Of course, women are thrown in the hot box, whipped and have every other depravity of this sub-genre inflicted upon them. When Valerie escapes with the info that the warden is forcing inmates into servicing corrupt state officials during poolside parties, the wrongdoers beat the rap easily. Once on the outside, Valerie puts the tube top back on, grabs a machete and leads a mission to break back into Sugar State Pen to mete out some rough justice. Joining her are a former guard, a pimp in a lavender fedora named Prince Albert and some women who think that slinky undies are the proper attire for a commando raid. Hands are lopped off and music trying as hard as it can to sound like it was recorded in 1975 is heard.
Showing that the influence of "Grindhouse" (2007) and "Black Dynamite" (2009) has finally dripped down to the lowest rungs of the film industry, "Sugar Boxx" has a credit sequence that's made to look like a neglected piece of aged celluloid. However, unlike those theatrically released tributes to '70s exploitation movies, the purposely marred credits are the most technically sound minutes of the entire film. "Sugar Boxx" has the overall quality level of a James O'Keefe sting video, except that no careers of NPR development officers were harmed during filming. It also has appearances by the recently departed Tura Satana ("Faster, Pussycat! Kill! Kill!") and fellow Russ Meyer vixen Kitten Natividad ("Beneath the Valley of the Ultra-Vixens"), a classy move from a movie where such elements are in purposefully short supply.

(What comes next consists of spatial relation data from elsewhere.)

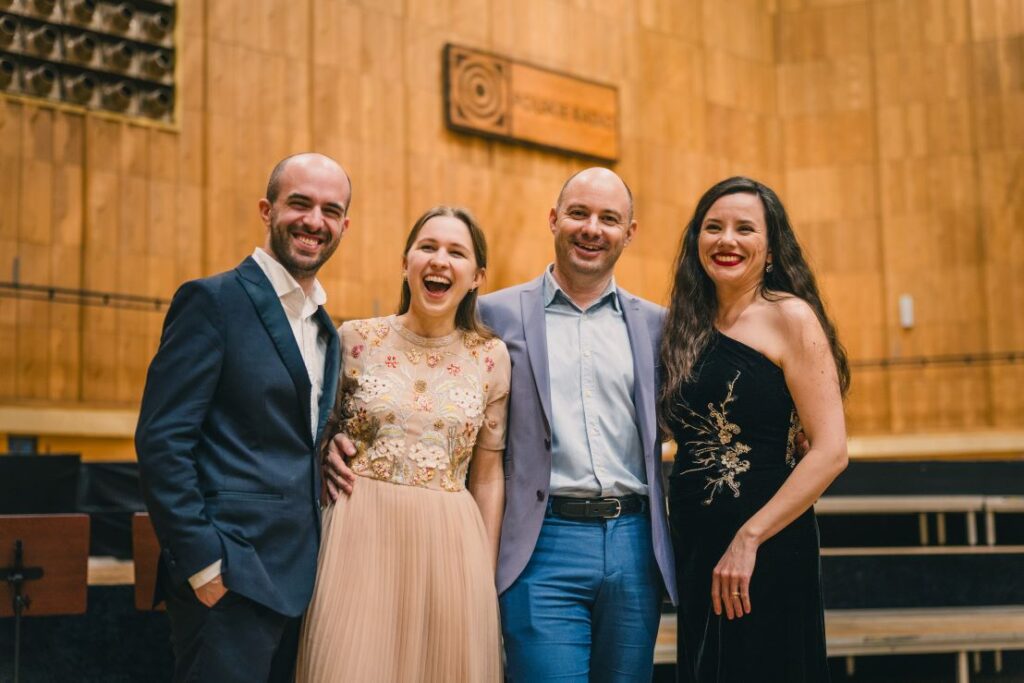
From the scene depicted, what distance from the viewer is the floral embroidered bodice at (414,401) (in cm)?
247

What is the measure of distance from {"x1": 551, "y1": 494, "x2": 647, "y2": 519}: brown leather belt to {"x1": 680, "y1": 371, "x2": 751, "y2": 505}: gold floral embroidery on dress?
0.63 ft

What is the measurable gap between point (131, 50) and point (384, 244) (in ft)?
7.68

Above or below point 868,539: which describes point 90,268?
above

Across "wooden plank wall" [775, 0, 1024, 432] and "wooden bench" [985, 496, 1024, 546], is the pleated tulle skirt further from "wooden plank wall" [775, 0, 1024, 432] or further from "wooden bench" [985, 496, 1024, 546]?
"wooden plank wall" [775, 0, 1024, 432]

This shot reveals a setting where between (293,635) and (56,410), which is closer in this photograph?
(293,635)

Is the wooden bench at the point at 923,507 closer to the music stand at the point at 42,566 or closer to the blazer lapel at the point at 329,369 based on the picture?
the music stand at the point at 42,566

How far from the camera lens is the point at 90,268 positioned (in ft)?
24.4

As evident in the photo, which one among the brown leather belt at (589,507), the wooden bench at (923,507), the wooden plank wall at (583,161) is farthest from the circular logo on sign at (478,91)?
the brown leather belt at (589,507)

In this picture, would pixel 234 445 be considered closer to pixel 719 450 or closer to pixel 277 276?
pixel 277 276

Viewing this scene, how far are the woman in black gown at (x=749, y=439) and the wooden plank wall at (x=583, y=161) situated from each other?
17.0 feet

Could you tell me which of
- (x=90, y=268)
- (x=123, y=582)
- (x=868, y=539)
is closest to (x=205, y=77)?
(x=90, y=268)

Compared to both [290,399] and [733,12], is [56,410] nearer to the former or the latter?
[290,399]

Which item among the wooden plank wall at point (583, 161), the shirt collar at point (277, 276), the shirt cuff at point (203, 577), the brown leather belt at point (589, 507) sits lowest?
the shirt cuff at point (203, 577)

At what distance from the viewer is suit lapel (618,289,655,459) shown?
2.67m
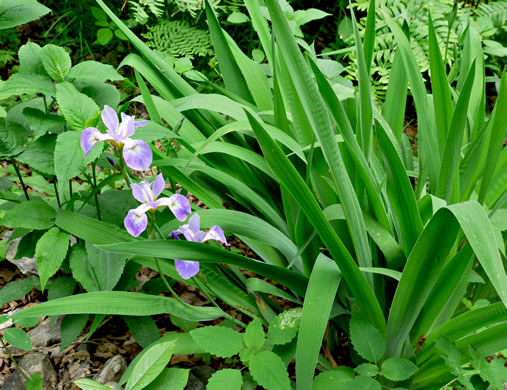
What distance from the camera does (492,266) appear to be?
824 millimetres

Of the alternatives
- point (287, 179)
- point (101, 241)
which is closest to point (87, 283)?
point (101, 241)

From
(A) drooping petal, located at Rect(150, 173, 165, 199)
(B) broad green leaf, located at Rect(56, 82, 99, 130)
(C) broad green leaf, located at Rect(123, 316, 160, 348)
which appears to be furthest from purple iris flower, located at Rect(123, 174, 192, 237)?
(C) broad green leaf, located at Rect(123, 316, 160, 348)

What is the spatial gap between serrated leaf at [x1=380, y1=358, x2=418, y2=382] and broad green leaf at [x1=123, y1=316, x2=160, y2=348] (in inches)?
24.1

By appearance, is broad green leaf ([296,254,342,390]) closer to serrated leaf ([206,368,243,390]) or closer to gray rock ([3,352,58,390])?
serrated leaf ([206,368,243,390])

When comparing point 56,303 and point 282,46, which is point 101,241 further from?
point 282,46

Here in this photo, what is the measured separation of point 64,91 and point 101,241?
1.25 ft

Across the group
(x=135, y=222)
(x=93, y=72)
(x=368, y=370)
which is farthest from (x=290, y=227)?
(x=93, y=72)

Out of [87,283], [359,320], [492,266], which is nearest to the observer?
[492,266]

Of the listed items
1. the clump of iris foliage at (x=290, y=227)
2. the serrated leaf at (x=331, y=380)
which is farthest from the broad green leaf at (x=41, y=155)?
the serrated leaf at (x=331, y=380)

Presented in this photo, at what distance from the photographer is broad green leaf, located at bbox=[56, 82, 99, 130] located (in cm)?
112

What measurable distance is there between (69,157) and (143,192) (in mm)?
219

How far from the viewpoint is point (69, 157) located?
42.1 inches

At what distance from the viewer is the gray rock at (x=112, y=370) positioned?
4.23 feet

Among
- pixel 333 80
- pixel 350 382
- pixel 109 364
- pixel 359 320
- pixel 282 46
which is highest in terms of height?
pixel 282 46
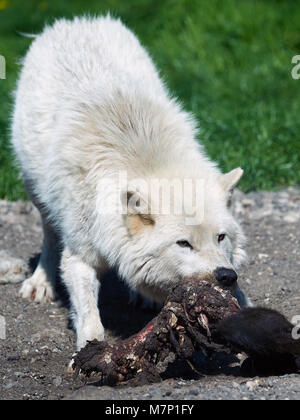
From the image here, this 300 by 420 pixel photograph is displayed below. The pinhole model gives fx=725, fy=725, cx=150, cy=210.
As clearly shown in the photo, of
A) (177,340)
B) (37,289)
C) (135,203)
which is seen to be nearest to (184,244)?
(135,203)

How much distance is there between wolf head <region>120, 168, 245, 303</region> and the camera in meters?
4.44

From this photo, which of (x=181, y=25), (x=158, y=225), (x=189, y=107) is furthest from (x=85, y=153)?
(x=181, y=25)

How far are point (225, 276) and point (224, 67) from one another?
8037 millimetres

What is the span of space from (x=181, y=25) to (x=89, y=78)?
26.1 feet

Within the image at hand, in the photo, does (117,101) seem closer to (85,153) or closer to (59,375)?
(85,153)

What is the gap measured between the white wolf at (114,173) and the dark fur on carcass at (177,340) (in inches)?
8.9

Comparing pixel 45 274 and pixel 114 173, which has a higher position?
pixel 114 173

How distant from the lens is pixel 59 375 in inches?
187

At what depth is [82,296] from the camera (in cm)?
509

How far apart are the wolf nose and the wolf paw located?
232cm

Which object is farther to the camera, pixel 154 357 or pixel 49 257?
pixel 49 257

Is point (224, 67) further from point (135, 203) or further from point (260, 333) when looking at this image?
point (260, 333)

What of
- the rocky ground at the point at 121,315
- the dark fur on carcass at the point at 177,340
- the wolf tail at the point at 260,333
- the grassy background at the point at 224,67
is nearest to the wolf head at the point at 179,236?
the dark fur on carcass at the point at 177,340

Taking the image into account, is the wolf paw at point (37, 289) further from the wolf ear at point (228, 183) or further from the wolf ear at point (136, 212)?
the wolf ear at point (228, 183)
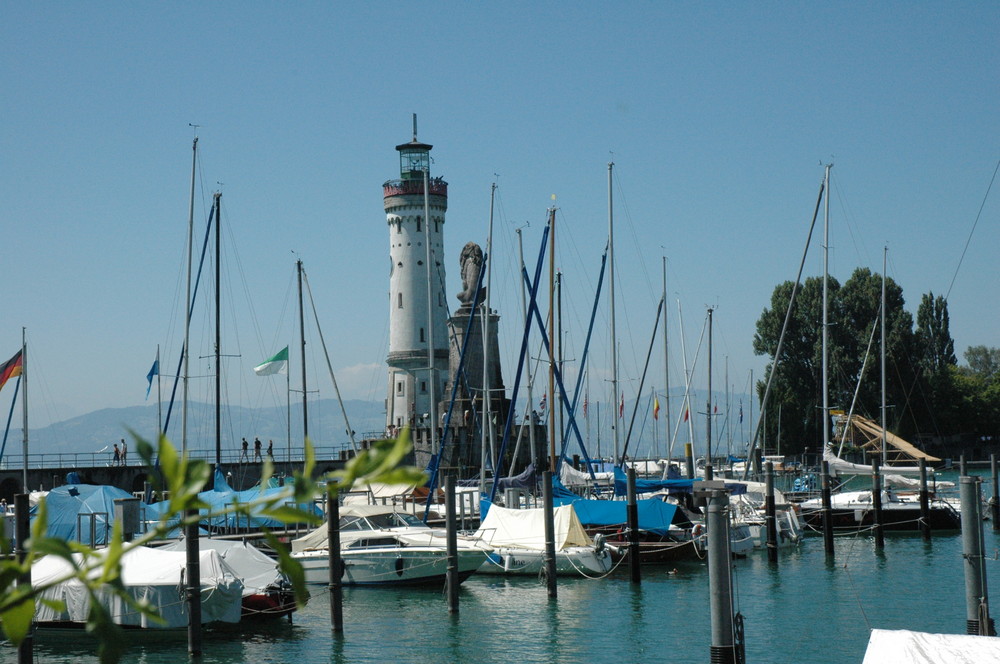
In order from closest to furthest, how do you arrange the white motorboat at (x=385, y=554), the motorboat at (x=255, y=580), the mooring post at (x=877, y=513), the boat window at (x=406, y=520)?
the motorboat at (x=255, y=580), the white motorboat at (x=385, y=554), the boat window at (x=406, y=520), the mooring post at (x=877, y=513)

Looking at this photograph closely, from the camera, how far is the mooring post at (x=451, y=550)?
2860 centimetres

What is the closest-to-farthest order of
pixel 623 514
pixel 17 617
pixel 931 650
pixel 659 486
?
pixel 17 617 → pixel 931 650 → pixel 623 514 → pixel 659 486

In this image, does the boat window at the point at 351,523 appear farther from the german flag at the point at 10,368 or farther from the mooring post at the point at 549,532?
the german flag at the point at 10,368

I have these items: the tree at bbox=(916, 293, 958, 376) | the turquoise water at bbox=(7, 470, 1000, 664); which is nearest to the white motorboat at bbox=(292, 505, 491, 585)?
the turquoise water at bbox=(7, 470, 1000, 664)

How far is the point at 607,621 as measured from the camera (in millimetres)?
28953

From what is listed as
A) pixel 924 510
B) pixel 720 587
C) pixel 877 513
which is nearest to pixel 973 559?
pixel 720 587

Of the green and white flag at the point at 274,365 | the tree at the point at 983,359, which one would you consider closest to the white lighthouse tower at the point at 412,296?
the green and white flag at the point at 274,365

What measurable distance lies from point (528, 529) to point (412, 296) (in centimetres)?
4550

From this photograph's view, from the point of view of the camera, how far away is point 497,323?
247 feet

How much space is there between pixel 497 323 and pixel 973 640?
6131 cm

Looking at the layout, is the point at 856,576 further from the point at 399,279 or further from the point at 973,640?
the point at 399,279

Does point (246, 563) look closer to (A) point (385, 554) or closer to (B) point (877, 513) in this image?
(A) point (385, 554)

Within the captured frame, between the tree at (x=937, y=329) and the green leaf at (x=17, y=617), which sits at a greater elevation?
the tree at (x=937, y=329)

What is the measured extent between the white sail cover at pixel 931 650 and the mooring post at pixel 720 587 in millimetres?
1950
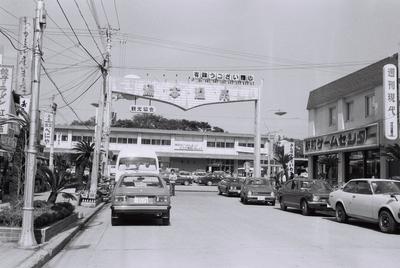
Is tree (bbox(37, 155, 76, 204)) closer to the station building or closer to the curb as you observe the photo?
the curb

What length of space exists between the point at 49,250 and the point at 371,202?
9471mm

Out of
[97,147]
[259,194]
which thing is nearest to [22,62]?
[97,147]

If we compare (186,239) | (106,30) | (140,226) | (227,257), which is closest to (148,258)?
(227,257)

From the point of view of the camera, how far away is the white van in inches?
1005

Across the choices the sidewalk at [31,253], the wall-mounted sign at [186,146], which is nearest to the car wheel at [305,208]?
the sidewalk at [31,253]

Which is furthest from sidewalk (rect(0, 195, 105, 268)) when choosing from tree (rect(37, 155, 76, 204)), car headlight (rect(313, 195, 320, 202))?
car headlight (rect(313, 195, 320, 202))

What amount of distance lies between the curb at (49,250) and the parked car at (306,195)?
372 inches

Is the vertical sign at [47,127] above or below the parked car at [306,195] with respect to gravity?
above

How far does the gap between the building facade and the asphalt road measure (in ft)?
28.7

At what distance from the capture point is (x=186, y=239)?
1226 cm

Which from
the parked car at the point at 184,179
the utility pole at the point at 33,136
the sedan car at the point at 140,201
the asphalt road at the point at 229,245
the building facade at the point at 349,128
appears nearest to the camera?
the asphalt road at the point at 229,245

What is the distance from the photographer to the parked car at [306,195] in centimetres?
1948

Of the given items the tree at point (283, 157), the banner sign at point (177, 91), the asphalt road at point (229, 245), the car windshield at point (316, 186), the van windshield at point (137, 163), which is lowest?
the asphalt road at point (229, 245)

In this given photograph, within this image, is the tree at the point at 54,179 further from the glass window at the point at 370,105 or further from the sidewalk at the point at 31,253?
the glass window at the point at 370,105
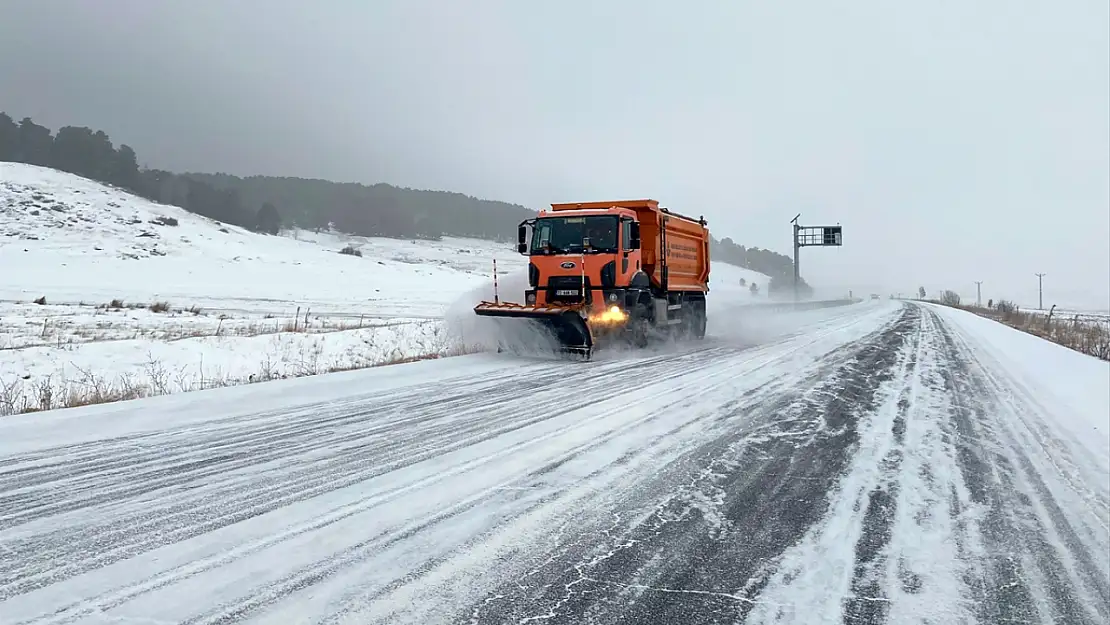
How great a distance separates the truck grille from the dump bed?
2.10m

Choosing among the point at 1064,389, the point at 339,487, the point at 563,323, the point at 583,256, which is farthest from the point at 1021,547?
the point at 583,256

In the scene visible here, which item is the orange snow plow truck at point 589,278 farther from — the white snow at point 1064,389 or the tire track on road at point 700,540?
the white snow at point 1064,389

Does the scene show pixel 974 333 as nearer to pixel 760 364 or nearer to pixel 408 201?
pixel 760 364

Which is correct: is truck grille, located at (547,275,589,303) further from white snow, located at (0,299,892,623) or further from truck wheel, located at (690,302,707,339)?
truck wheel, located at (690,302,707,339)

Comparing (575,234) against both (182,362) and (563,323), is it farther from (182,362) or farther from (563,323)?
(182,362)

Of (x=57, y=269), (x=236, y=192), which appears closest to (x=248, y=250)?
(x=57, y=269)

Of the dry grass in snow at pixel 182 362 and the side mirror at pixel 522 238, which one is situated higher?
the side mirror at pixel 522 238

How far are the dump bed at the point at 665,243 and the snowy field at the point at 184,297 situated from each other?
9.81ft

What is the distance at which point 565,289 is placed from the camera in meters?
13.4

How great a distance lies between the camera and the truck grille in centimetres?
1331

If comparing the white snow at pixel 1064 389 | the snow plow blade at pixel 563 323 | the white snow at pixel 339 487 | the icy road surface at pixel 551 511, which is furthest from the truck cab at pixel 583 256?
→ the white snow at pixel 1064 389

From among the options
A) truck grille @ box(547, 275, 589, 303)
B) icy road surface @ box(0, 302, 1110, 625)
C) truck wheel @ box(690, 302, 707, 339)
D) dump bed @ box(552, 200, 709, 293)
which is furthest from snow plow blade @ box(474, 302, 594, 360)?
truck wheel @ box(690, 302, 707, 339)

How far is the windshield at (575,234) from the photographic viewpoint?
44.7ft

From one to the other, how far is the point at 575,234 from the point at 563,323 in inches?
88.5
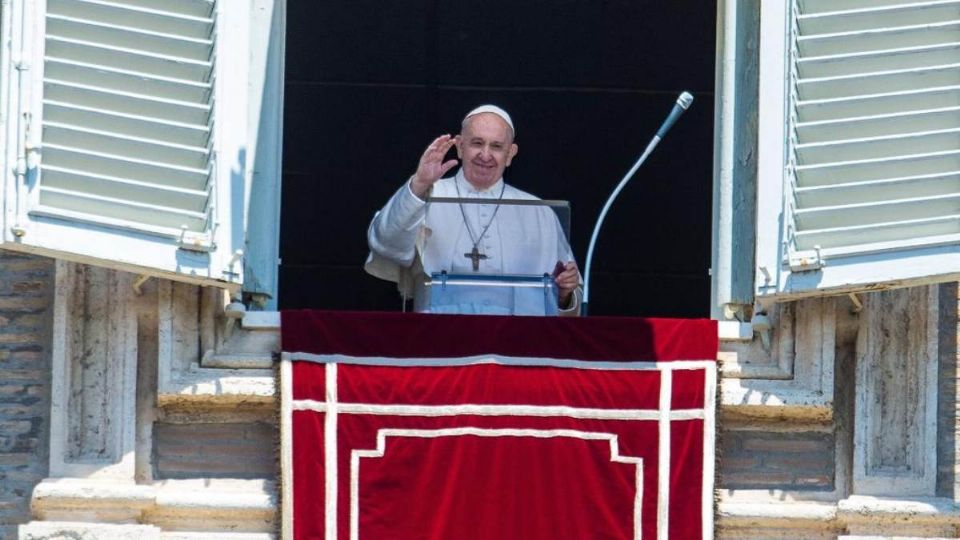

If you remain undeterred from watching "Sugar Boxx" and want to create a straight-to-DVD grindhouse double feature all your own, Entertainment One is also releasing "Dark Fields," a surprisingly atmospheric little horror flick with a posthumous star performance by David Carradine. Despite being dead for nearly three years, Carradine currently has two films in post-production ("Night of the Templar" and "Eldorado") and probably a few other movies that haven't had any kind of U.S. release yet, DVD or otherwise. Besides Carradine, "Dark Fields" sports a creepy Indian shaman in a top hat who drinks the blood of children and a curse that makes the inhabitants of the small town of Perseverance look like a dried-out riverbed. Dee Wallace ("E.T.: The Extra-Terrestrial" and "The Howling") and Richard Lynch ("Sword and the Sorcerer") also appear throughout this movie's multi-layered timeline. It's more ambitious than your average straight-to-DVD chiller, but is still curtailed by its budget.